Share your dilemmas and get honest opinions from other Mumsnetters.

To be hurt by how little my parents want to see me and my kids?

117 replies

Rollerdicegal · 28/11/2025 20:32

Parents live 45 minutes away and usually I make the journey to theirs. Since August, we've only seen them once. I have 2 kids aged 6 and 2 who adore them.

I keep inviting them to visit or asking if we can visit, and they always decline because they're either: doing housework, seeing friends, or dealing with my sister's severe mental health problems. They both work full time.

I'm feeling so heartbroken for my kids not having grandparents to be close to, or grandparents who want to see them. I'm surrounded by friends whose parents seem desperate to spend time with their grandkids and will make so many sacrifices to make it happen.

I'm not asking them to babysit. Me and DH have had a total of 2 date nights in the 6 years since my eldest was born. I (or DH) do all the looking after while we visit, so it's not that it's hard work for them.
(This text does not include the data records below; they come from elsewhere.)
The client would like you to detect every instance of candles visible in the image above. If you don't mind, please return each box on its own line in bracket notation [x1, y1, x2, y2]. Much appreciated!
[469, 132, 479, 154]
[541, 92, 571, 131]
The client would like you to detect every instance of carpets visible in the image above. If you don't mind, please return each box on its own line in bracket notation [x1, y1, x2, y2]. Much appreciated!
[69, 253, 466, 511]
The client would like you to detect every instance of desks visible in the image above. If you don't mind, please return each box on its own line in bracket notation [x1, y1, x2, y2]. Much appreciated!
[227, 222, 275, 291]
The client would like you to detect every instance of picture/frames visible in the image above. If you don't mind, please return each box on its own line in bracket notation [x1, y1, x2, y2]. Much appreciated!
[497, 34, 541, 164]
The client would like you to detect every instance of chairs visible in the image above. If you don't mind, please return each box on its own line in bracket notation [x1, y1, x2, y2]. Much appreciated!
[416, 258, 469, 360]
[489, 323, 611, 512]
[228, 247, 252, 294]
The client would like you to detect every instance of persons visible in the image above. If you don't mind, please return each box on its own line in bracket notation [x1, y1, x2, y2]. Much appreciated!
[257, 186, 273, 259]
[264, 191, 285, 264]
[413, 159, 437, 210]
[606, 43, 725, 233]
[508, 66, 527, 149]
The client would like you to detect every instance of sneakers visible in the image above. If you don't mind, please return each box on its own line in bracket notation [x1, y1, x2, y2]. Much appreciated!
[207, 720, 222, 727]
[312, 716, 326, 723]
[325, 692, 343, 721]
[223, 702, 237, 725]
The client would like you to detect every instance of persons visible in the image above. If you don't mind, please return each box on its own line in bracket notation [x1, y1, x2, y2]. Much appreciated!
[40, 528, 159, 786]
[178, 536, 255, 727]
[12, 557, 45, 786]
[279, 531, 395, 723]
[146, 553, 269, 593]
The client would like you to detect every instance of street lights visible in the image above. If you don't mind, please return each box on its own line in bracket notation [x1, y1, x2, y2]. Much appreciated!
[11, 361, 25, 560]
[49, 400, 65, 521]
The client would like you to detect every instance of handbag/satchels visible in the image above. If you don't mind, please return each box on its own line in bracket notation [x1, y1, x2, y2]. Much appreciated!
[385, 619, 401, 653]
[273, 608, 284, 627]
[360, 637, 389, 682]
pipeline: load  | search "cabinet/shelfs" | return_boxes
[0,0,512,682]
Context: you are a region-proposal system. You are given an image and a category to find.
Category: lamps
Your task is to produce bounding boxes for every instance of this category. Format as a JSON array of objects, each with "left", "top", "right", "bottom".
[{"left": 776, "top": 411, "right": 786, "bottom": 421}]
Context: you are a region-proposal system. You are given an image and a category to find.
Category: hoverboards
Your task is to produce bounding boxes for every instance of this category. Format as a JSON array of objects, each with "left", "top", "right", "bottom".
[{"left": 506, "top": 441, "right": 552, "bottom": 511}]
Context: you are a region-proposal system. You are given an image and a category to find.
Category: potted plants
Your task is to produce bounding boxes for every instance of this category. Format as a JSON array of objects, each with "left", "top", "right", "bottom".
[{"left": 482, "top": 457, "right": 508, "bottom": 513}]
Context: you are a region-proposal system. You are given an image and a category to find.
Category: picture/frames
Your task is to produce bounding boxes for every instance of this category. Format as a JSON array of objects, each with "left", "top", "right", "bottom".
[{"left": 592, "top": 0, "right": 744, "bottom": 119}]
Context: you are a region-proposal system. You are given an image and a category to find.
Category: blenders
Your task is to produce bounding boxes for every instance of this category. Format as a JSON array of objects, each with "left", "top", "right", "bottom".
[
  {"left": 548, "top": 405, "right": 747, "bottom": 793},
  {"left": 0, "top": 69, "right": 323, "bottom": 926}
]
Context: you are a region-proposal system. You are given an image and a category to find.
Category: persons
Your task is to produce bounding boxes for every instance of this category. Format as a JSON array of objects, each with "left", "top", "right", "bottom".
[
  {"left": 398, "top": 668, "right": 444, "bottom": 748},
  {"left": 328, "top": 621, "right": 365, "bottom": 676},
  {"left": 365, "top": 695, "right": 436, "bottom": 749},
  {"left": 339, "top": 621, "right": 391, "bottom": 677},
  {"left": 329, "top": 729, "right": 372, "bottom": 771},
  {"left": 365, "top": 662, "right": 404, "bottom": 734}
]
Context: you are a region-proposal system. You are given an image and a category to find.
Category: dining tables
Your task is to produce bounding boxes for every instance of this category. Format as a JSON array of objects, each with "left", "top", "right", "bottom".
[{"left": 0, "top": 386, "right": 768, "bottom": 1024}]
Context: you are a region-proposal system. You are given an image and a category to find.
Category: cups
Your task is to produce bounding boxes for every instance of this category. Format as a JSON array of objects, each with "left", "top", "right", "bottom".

AIBU to feel so sad and almost betrayed by this? It makes me want to cancel the few Xmas plans we have because I feel like maybe if I stop putting in any effort then this won't hurt me anymore. All I want is a loving family :'(

OP posts:
Abracadabra12345 · 29/11/2025 19:24

ThePeachHiker · 29/11/2025 07:15

I’ve noticed a trend amongst my friends that the people who spent a lot of time in their childhoods have distant and unloving parents. My parents farmed us out to our grandparents but have little to no interest in our children. I think it might be hard for them to know how to interact with children.

Yes as soon as I saw that the OP spent a lot of time with her gp as a child, I guessed that the parents may not be naturally comfortable and enthusiastic about being around young children. There is often a connection.

Id feel hurt too and it’s exacerbated by having friends whose parents are all over the kids. But I also see the other side

sittingonabeach · 29/11/2025 19:26

@Abracadabra12345 have you read the OP’s update? Her parents are exhausted

Bilbo63 · 29/11/2025 19:26

I am 54 and shattered at weekends from working full-time in a full-on job - my job is mentally rather than physically exhausting. Very little socialising happens here at weekends - it is spent doing chores and recovering. I am not depressed or unwell - it is age. Caring for your sister - the mental load and worry - they must be shattered. I have a granddaughter - they mostly visit me - bring picky bits for lunch and stay a few hours every other weekend. Sometimes weekly. I love seeing them and will babysit when I can.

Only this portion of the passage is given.